« On ne voit bien qu’avec le coeur » : signification de cette célèbre citation de Saint-Exupéry. Qu’est-ce que la vision du coeur ? En quoi consiste-t-elle ?
Paru au cours de la deuxième guerre mondiale, le Petit Prince est un conte d’Antoine de Saint-Exupéry dans lequel l’auteur imagine sa rencontre avec un enfant, le Petit Prince, qui lui raconte son histoire et la raison de sa venue sur la Terre.
Le chapitre XXI est un dialogue entre le Petit Prince et un renard, qui lui apprend ce que signifie « être apprivoisé ».
Etre apprivoisé ou apprivoiser signifie « créer des liens » dit le renard, en l’occurrence des liens de solidarité ou d’amitié. Créer de tels liens avec une personne permet de la distinguer des autres, de la voir comme unique. Le renard dit que lorsque des gens s’apprivoisent, ils ont besoin les uns des autres.
Le renard avance que sans amis, on s’ennuie, mais qu’avec des amis, le bonheur apparaît. Il demande ensuite au Petit Prince de l’apprivoiser, ce à quoi il consent.
Le renard invite ensuite le Petit Prince à réaliser ce qui fait le caractère unique de la rose qu’il a laissée sur sa lointaine planète : cette rose est différente de toutes les roses qu’il a pu rencontrer sur Terre, non pas extérieurement, mais par la relation que le Petit Prince a pu tisser avec elle, puisqu’il l’a arrosée, abritée et soignée.
Vient le moment des séparations :
Et il revint vers le renard :
Le Petit Prince, Antoine de Saint-Exupéry, 1943
– Adieu, dit-il…
– Adieu, dit le renard. Voici mon secret. Il est très simple : on ne voit bien qu’avec le cœur. L’essentiel est invisible pour les yeux.
– L’essentiel est invisible pour les yeux, répéta le petit prince, afin de se souvenir.
– C’est le temps que tu as perdu pour ta rose qui fait ta rose si importante.
– C’est le temps que j’ai perdu pour ma rose… fit le petit prince, afin de se souvenir.
– Les hommes ont oublié cette vérité, dit le renard. Mais tu ne dois pas l’oublier. Tu deviens responsable pour toujours de ce que tu as apprivoisé.

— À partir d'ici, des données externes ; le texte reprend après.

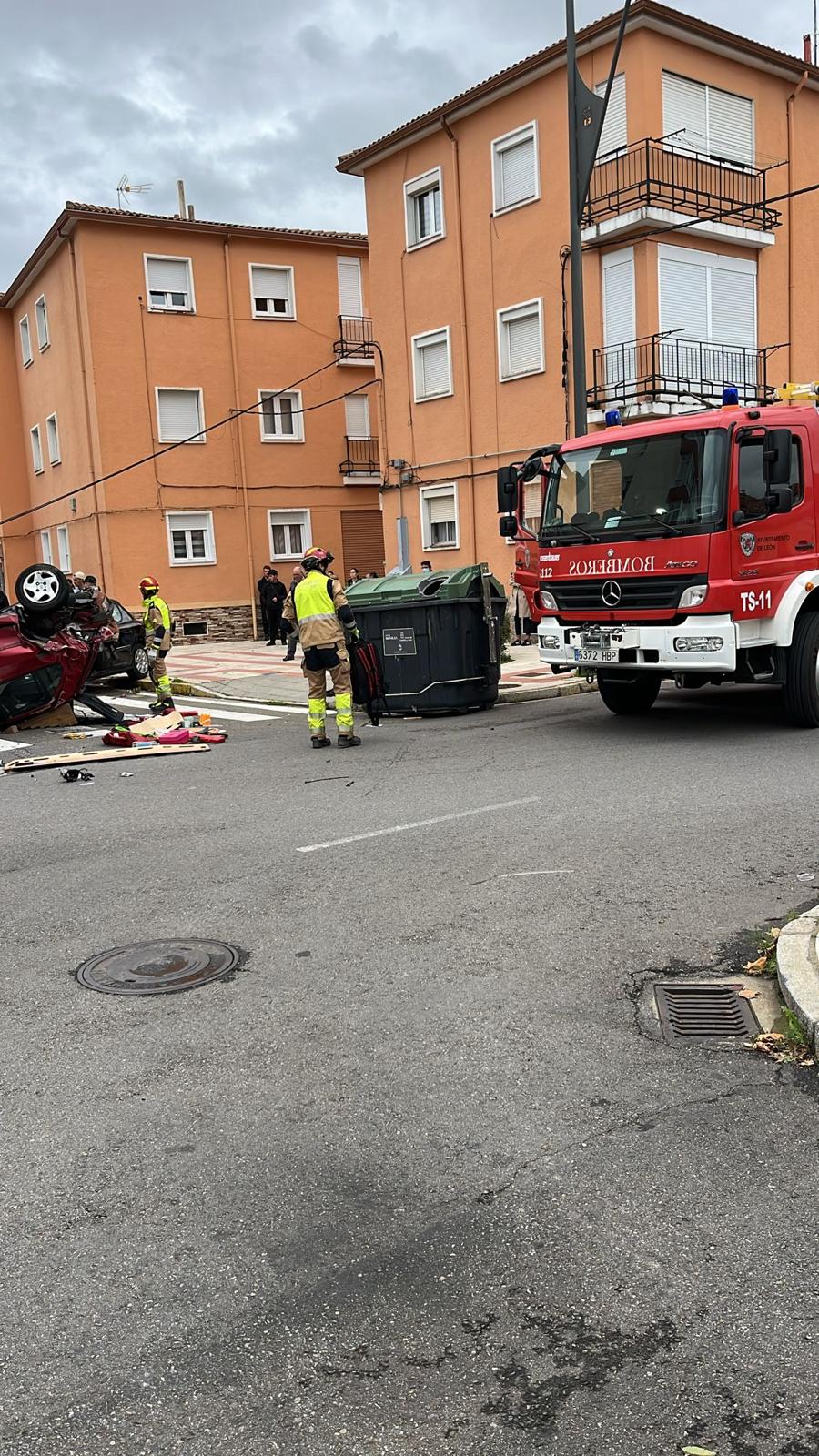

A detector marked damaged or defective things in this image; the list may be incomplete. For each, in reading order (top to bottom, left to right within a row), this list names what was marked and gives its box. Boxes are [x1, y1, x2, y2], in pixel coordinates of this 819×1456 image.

overturned red car [0, 564, 120, 735]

Tu es responsable de ta rose…
– Je suis responsable de ma rose… répéta le petit prince, afin de se souvenir.
Par ces mots, le renard insiste sur la nature des liens d’amitié, qui, lorsqu’ils existent, changent radicalement notre perception des autres et du monde, nous faisant entrer dans une nouvelle réalité.
Entrons dans la signification de la citation « On ne voit bien qu’avec le coeur ».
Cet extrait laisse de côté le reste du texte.